WHAT YOU NEED TO DO:
a. According to the review of the Doctor Who episode "The Doctor Falls," what is the episode's core narrative about?
b. Using the review of the Doctor Who episode "The Doctor Falls," decide whether each statement agrees with it: (i) The episode keeps its core narrative relatively simple. (ii) The episode opens with the Doctor holding the Master and Missy prisoner. (iii) The two performers' work emphasizes what makes their characters alike.
c. Proceed with the review of the Doctor Who episode "The Doctor Falls," writing on from its final sentence.

SELECTION:
----------------

Doctor Who – Season 10 Episode 12
“The Doctor Falls”
Doctor Who closes off the current season with an abundance of Cybermen and two versions of the Master to challenge the Doctor.
The previous episode was a tough act to follow in terms of what it promised. Bringing back the Mondassian Cybermen, doubling up on versions of the Master and teasing a Regeneration bring with them lofty expectations that will be difficult to meet.
Having a lot of ground to cover in a finale is nothing new certainly in this show and especially for Steven Moffat but this episode surprises by keeping the core narrative relatively simple. It isn’t about a Cyberman Invasion or the Doctor dealing with his greatest enemy doubled, it’s about protecting people and the Doctor staying true to himself. In this case, simple is always better.
The episode picks up with the Master and Missy holding the Doctor prisoner and threatening to show him a new kind of death. In many ways this could easily have been the entire episode and it might have been fine that way. I could almost see an episode where we learn how the Master has changed through his/her regenerations as the Doctor figures out a way to stop them and that might have been interesting on its own. The problem with that is that it’s completely expected and I think the episode mines it for what its worth. John Simm and Michelle Gomez are delightful to watch together. There’s an underlying hint that they are the same person but the performances celebrate their differences rather than focusing on what makes them similar. As such it feels like an unlikely pairing with some level of familiarity to that.

----------------

EXCERPTED RECORDS:
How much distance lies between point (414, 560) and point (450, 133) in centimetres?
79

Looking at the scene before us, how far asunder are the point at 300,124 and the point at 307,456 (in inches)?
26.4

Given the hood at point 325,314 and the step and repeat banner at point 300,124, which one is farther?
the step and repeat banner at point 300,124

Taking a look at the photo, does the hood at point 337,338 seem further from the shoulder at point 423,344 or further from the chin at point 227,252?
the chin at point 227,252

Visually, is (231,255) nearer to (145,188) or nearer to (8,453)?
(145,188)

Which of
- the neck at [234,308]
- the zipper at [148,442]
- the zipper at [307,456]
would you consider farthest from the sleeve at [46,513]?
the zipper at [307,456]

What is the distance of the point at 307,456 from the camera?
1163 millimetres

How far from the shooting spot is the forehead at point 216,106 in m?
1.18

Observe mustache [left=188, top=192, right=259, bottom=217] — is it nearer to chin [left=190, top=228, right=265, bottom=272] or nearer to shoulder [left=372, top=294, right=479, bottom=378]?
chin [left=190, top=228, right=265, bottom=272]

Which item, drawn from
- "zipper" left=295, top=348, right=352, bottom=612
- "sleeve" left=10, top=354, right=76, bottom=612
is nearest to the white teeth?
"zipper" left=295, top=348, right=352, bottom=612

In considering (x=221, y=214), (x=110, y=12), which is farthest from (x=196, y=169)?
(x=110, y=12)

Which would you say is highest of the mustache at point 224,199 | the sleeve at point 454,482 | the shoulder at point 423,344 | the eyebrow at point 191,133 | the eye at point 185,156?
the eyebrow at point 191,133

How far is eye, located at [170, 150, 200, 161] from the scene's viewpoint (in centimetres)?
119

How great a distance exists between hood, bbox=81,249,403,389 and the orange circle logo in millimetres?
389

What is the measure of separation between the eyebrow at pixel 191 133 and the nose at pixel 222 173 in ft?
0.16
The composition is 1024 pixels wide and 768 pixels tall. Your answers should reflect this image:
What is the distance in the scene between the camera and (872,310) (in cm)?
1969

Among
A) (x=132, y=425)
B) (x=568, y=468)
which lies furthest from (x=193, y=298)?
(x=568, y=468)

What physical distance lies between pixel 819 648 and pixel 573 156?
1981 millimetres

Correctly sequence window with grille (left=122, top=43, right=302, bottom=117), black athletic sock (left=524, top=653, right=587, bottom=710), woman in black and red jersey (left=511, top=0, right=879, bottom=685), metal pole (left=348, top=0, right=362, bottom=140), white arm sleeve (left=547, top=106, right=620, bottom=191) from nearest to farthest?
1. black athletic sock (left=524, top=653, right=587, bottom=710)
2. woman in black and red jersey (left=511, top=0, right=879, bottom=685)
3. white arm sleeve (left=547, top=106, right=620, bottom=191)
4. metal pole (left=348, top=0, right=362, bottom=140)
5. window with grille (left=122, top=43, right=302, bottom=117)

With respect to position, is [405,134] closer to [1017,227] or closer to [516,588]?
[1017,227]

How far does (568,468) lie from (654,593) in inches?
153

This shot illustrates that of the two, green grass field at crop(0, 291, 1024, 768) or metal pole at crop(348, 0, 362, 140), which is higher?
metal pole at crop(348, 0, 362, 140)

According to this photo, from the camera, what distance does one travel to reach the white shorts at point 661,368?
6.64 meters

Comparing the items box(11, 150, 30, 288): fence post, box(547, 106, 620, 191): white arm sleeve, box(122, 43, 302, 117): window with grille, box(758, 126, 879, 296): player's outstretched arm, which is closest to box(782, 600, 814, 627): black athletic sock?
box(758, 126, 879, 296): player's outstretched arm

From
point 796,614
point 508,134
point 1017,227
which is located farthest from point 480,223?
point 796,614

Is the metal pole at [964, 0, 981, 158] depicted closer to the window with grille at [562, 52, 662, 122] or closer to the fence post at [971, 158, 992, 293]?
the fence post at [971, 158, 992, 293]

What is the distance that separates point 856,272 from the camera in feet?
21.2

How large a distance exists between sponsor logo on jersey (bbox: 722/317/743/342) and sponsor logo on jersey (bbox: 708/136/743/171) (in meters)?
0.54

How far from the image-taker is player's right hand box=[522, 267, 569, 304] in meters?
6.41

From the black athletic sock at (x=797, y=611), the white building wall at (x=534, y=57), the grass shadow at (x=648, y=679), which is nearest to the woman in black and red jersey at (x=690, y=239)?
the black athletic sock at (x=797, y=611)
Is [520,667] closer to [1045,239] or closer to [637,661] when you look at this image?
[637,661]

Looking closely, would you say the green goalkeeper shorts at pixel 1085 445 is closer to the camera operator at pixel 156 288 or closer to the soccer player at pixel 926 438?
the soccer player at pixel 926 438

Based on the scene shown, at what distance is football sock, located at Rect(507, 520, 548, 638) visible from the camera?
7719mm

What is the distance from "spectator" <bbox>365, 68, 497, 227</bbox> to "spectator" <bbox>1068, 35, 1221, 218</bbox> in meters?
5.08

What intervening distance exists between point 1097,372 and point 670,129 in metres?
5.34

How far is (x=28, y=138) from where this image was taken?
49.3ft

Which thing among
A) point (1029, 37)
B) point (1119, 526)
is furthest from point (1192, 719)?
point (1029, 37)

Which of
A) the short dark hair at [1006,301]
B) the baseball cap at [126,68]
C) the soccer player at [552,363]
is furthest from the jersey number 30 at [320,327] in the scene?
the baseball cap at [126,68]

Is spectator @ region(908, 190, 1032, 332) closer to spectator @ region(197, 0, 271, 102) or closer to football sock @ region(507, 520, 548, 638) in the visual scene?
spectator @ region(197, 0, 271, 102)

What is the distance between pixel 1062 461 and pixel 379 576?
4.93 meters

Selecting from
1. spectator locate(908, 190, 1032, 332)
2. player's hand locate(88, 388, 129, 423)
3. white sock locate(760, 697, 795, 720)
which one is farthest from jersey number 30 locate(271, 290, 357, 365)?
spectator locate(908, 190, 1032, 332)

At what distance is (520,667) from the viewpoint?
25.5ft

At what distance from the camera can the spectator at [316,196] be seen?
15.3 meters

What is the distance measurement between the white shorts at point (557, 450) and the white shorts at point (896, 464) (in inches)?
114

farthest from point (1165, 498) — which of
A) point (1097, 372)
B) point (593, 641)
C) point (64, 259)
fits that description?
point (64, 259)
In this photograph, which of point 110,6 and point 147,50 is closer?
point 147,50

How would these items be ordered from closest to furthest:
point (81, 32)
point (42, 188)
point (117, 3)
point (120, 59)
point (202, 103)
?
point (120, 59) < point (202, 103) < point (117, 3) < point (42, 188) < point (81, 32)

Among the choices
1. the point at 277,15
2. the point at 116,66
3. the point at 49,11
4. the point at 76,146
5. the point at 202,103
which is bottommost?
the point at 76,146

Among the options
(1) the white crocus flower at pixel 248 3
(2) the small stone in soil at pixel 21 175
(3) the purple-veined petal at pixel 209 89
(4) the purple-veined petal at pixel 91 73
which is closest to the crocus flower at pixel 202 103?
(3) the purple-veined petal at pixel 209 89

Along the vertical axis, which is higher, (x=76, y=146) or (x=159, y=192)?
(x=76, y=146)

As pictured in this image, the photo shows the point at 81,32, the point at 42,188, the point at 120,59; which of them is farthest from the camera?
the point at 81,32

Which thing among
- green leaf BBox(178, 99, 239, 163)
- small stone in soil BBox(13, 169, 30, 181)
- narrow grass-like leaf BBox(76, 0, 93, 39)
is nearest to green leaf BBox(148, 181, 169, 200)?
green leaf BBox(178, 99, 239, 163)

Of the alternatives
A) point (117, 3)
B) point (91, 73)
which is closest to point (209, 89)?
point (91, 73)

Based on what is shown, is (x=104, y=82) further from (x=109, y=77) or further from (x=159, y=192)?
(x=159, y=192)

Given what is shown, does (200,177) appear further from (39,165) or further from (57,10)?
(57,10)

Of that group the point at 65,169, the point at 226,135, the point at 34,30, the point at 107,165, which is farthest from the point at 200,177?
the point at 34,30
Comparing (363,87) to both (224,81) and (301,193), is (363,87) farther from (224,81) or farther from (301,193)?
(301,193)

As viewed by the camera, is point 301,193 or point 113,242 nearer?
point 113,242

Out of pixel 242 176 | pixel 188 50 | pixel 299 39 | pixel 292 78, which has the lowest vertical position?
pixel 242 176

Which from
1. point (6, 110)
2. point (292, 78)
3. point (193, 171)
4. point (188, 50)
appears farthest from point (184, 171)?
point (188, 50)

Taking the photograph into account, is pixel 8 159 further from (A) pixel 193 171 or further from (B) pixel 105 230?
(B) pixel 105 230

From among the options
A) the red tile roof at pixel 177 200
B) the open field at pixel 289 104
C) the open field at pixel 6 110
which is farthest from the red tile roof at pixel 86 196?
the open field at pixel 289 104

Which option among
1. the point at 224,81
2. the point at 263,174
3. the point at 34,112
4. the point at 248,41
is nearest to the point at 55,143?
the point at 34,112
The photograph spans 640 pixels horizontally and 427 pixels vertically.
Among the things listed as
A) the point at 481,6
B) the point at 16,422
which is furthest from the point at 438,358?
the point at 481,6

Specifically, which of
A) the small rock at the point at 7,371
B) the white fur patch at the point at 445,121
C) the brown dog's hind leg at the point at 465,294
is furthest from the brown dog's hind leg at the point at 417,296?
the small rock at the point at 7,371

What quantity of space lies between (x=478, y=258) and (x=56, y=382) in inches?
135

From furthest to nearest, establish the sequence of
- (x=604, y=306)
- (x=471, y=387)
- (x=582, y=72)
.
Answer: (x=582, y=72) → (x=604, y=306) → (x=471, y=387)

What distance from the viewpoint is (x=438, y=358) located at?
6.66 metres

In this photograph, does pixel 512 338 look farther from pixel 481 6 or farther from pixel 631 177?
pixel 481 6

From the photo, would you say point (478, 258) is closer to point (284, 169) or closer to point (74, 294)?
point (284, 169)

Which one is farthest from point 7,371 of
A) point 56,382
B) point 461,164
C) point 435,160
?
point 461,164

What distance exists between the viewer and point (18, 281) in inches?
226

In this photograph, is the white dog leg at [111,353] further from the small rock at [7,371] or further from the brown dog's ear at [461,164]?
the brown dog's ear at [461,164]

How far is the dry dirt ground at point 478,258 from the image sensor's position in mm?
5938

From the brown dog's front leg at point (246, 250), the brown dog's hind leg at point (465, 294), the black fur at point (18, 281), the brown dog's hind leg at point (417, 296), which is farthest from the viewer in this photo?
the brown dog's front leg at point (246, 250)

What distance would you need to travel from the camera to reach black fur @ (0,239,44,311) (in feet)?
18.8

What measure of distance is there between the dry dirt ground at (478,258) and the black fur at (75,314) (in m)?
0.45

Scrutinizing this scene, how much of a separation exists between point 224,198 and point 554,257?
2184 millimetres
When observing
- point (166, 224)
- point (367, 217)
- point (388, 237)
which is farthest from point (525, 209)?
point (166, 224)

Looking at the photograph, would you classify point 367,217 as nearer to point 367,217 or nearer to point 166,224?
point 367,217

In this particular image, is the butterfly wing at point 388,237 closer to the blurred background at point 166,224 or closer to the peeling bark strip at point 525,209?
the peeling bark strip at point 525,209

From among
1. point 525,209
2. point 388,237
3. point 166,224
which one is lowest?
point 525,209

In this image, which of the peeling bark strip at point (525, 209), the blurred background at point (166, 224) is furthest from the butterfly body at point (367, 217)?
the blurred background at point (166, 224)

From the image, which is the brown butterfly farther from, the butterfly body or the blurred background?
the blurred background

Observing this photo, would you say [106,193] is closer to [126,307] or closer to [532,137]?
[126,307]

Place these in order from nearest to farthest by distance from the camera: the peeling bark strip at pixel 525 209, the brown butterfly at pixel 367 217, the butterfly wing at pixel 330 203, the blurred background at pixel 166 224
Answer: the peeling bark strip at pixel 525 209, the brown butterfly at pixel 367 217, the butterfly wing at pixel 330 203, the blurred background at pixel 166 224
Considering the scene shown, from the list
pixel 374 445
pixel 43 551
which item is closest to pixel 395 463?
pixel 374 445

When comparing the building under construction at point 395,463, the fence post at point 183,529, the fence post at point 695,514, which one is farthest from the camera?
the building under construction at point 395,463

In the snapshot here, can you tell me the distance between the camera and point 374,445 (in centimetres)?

----------------

ANSWERS PROVIDED:
a. It is about protecting people and the Doctor staying true to himself.

b.
(i) Yes: "this episode surprises by keeping the core narrative relatively simple."
(ii) No: "the Master and Missy holding the Doctor prisoner."
(iii) No: "the performances celebrate their differences rather than focusing on what makes them similar."

c.
John Simm is noteworthy as he could so easily have played the character like an over the top Saturday morning cartoon villain but there’s plenty of nuance to his performance suggesting more depth than is given by how he is characterised.
Amusingly, two versions of the Master aren’t enough to outsmart the Doctor who has already figured a way out of the situation as they obliviously gloat. Of course the Doctor had engineered a way for the Cybermen to zero in on lifeforms with two hearts which changes the Master’s plan to one of self preservation. Peter Capaldi is excellent in this scene as the Doctor shows no fear when at the mercy of Missy and the Master together. It’s somewhat predictable that he would have already planned a way out of it and I was reminded of “The Family of Blood” in the way that he carried out his plan. There are other references as well such as the scarecrows and defending a stronghold with apparently crude weapons.
I’ve spent a long time talking about this relatively short scene despite the fact that it’s not overly significant in the grand scheme of things. It’s one of the few examples of Missy and the Master having meaningful interactions in this episode which I find strange as I would never have imagined an episode with multiple versions of the Master to have them as a window dressing.
Not that this is a bad idea. If there had been more scenes of them together it would probably have been far more irritating. Over the top theatricality is all well and good but in abundance it can grate after a while. What we got of Missy and the Master was definitely enough as their relationship was fairly one note.
There is a ham fisted explanation for why Missy can’t remember the Master meeting her and it’s fine though would have made no difference if it had been ignored completely. Doctor Who has never been good at delivering logical explanations for the madness that goes on to make stories happen so there was really no need in this instance. This is especially true when the episode contradicts this by having Missy remember a lady giving her advice at some point.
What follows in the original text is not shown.